Greg Galant at the entrepreneurship podcast Venture Voice has a remarkable talent for conducting interviews. He's a great listener, and he has a knack for asking questions that make it easy for his subjects to talk, unlike this bozo who, in his interview with Paul Graham, barely lets him get a word in edgewise. Great work, Greg. I always look forward to the next interview.

Thursday, May 04, 2006

Feel Like Going to Berkeley?

Here is an embarrassment of riches: http://webcast.berkeley.edu/courses/ I just watched a couple of videos of Alan Kay, inventor of Smalltalk and most of the user interface innovations we take for granted in contemporary graphical operating systems. Here are parts one and two. Not only will you be amazed again and again while watching these lectures, you will become convinced that computer science has been at a virtual stand-still since around 1976. I can hardly believe how much milk Berkeley is giving away for free. My son is growing up with a wealth of resources at his stubby fingertips.

Tuesday, May 02, 2006

Simple Productivity

I came up with a technique for my whiteboard that is working really well for me:

I have a list of the major tasks that still need doing, the ones that would take more than a day to complete. Right next to it on the same whiteboard, I put a list of little things that I would like to complete today. Every morning when you're ready to get to work, you mentally decompose the big items into a handful of next actions and put them on your TODAY list. Ask yourself the following question: "What is the list of accomplishments that I could truly feel good about having finished by the end of the day?" Like you, I am easily distracted, but now when I catch myself being swallowed by NetNewsWire (thanks Brent!) or http://developer.apple.com/documentation/, I just turn my head a few degrees and look at my list. Then I latch onto something and grind through it.

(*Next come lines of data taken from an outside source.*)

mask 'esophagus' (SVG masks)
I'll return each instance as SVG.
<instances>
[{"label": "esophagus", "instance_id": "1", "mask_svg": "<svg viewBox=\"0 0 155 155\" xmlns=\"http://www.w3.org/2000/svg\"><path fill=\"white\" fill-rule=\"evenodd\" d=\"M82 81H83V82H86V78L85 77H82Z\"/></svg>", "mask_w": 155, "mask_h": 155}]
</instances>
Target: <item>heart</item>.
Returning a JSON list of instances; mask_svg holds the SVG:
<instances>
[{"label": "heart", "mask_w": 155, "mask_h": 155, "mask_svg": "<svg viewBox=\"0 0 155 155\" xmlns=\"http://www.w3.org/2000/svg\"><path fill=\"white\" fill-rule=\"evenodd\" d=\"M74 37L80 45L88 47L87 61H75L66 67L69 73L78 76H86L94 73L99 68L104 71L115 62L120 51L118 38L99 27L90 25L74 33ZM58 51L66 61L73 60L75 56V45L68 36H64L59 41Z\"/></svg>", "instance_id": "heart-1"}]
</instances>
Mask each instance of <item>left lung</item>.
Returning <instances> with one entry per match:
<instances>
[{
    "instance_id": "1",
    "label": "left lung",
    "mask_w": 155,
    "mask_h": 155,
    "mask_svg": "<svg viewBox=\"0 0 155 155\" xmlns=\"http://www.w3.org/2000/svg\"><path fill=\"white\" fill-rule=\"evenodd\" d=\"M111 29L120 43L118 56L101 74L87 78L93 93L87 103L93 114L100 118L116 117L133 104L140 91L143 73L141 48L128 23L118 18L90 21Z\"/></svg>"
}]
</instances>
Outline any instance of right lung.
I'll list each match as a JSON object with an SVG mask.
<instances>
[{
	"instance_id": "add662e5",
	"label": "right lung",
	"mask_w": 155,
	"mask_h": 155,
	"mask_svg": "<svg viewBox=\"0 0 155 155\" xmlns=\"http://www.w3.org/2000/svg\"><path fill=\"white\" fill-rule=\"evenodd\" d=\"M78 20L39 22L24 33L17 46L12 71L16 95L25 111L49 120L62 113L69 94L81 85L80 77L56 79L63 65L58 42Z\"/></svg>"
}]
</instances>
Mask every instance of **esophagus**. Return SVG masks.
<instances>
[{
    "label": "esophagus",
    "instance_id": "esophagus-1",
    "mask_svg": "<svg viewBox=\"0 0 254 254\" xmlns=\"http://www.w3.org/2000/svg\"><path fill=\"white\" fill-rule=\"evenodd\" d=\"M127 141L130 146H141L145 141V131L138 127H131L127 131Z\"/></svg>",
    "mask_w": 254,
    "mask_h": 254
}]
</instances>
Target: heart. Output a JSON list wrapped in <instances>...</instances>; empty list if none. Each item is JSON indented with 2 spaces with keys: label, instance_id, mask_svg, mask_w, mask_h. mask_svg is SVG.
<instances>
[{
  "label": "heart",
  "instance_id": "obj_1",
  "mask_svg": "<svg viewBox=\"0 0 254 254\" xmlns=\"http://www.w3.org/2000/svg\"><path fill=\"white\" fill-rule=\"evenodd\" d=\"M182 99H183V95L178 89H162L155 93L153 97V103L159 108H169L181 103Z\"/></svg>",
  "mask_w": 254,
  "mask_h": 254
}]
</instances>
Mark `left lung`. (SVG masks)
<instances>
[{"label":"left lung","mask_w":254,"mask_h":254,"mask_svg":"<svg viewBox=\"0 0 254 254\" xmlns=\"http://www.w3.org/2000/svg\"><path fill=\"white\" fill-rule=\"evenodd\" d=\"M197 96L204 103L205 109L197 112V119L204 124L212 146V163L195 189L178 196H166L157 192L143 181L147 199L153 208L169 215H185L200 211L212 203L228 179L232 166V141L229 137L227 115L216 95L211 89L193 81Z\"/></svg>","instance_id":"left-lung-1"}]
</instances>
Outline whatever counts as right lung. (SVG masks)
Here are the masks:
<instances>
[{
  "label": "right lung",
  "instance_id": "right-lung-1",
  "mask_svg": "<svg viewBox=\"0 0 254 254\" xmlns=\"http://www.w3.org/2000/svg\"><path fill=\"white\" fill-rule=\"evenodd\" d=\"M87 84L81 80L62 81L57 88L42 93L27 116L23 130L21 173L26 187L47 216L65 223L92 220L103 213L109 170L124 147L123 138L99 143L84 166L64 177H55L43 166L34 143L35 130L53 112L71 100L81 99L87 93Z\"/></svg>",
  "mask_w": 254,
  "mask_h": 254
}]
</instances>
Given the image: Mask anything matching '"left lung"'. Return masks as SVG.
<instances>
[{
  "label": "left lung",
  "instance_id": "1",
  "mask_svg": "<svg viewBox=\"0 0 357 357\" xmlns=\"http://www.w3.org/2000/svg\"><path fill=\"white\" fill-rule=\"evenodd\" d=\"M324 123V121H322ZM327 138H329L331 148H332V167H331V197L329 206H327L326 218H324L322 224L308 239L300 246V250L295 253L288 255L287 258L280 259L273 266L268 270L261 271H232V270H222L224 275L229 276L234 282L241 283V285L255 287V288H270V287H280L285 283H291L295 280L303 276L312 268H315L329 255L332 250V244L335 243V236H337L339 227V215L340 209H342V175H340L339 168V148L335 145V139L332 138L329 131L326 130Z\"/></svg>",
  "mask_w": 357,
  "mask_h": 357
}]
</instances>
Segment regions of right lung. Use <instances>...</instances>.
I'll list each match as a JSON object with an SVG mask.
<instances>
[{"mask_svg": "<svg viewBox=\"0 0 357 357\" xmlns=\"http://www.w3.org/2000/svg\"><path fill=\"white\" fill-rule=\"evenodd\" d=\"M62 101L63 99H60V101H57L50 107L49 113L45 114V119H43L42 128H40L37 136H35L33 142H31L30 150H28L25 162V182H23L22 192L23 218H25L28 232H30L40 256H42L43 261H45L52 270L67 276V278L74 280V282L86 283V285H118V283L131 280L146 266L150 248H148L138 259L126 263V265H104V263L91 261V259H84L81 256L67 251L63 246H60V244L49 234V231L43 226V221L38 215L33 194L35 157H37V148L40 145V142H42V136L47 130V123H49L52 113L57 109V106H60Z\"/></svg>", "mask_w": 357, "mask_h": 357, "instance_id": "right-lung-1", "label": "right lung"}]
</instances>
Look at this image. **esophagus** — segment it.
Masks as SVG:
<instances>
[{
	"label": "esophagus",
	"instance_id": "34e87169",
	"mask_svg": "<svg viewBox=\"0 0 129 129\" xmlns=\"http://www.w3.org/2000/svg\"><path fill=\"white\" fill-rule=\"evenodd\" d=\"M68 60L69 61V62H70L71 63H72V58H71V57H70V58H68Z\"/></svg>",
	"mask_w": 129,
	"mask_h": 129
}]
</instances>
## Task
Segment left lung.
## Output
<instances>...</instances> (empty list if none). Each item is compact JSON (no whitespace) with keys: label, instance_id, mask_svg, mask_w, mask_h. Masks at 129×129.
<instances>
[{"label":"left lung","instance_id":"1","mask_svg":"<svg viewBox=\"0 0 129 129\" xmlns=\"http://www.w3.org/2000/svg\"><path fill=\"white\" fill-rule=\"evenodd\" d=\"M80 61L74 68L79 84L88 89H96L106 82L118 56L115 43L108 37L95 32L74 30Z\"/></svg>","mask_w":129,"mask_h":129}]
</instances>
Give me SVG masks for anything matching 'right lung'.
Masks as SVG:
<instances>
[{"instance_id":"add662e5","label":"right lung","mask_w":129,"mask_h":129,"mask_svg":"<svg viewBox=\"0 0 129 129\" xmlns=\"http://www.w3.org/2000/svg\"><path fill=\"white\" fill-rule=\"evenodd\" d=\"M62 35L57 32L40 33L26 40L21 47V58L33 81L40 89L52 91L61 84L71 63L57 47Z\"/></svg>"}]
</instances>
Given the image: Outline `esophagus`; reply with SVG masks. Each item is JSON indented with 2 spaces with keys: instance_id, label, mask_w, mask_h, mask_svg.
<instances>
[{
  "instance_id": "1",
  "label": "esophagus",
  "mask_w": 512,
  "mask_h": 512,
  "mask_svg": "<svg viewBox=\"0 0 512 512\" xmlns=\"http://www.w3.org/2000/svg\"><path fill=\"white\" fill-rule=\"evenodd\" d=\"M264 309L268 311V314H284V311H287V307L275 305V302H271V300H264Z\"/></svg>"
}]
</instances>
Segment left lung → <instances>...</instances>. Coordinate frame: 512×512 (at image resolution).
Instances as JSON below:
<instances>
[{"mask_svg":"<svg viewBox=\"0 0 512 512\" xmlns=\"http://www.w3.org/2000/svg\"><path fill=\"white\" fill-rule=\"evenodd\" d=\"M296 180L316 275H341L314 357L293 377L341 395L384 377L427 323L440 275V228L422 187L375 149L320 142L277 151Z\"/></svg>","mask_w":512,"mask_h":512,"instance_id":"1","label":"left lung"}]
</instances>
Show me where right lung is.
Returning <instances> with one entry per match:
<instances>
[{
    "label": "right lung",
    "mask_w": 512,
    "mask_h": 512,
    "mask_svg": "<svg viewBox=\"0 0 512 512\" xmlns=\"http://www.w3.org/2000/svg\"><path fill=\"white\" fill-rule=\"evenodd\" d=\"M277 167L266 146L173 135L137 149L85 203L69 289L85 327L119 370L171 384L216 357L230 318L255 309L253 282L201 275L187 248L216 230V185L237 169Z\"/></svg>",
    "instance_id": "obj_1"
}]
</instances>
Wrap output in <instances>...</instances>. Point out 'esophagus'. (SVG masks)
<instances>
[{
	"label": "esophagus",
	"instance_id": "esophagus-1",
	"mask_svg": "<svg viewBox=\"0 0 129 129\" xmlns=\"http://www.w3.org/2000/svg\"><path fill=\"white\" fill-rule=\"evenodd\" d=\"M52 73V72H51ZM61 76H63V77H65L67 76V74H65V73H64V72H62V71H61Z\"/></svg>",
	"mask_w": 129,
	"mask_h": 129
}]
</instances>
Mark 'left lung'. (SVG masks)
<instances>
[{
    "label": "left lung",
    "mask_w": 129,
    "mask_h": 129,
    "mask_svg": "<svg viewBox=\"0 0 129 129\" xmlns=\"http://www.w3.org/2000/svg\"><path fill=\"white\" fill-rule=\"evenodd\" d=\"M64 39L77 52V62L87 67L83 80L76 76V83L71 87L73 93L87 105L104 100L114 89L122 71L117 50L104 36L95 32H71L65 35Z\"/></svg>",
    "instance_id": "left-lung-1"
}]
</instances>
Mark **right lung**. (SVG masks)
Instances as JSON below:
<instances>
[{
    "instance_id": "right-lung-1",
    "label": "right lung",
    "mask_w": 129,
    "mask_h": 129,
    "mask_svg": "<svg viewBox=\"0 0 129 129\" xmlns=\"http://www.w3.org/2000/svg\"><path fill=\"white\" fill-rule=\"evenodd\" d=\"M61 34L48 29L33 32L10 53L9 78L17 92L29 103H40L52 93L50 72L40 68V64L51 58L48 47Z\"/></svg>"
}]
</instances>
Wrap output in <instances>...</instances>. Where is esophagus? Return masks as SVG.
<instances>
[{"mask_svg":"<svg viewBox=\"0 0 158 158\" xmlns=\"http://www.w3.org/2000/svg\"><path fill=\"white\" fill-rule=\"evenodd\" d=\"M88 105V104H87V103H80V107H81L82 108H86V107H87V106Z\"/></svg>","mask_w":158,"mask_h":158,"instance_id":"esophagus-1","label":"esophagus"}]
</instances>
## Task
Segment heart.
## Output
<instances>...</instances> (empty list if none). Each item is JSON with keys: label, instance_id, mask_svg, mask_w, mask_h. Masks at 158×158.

It has been really important for me to have this list on a whiteboard staring me in the face. I have tried Trac and some other software tools, but I find it's far too easy to drop a ticket into the system and let it languish indefinitely. Physically crossing things off feels good, especially the big ticket items.

I have read David Allen's "Getting Things Done," and I recommend it highly. You can get a lot out of it even if you don't implement the full system, which requires a ton of discipline, and I haven't ventured that far yet. The book reinforces a lot of ideas that weren't new to me, but what was new to me was the idea that we can free ourselves from the nagging and stressful voice inside our heads that is constantly inducing us to panic because the library books are overdue and the gutters are clogged and the car needs an oil change and your son's 2nd birthday is in two weeks and on and on. I have always taken this voice for granted, a necessary evil of complicated times. The prospect of gaining back all the energy you waste worrying about 150 things at once is truly liberating.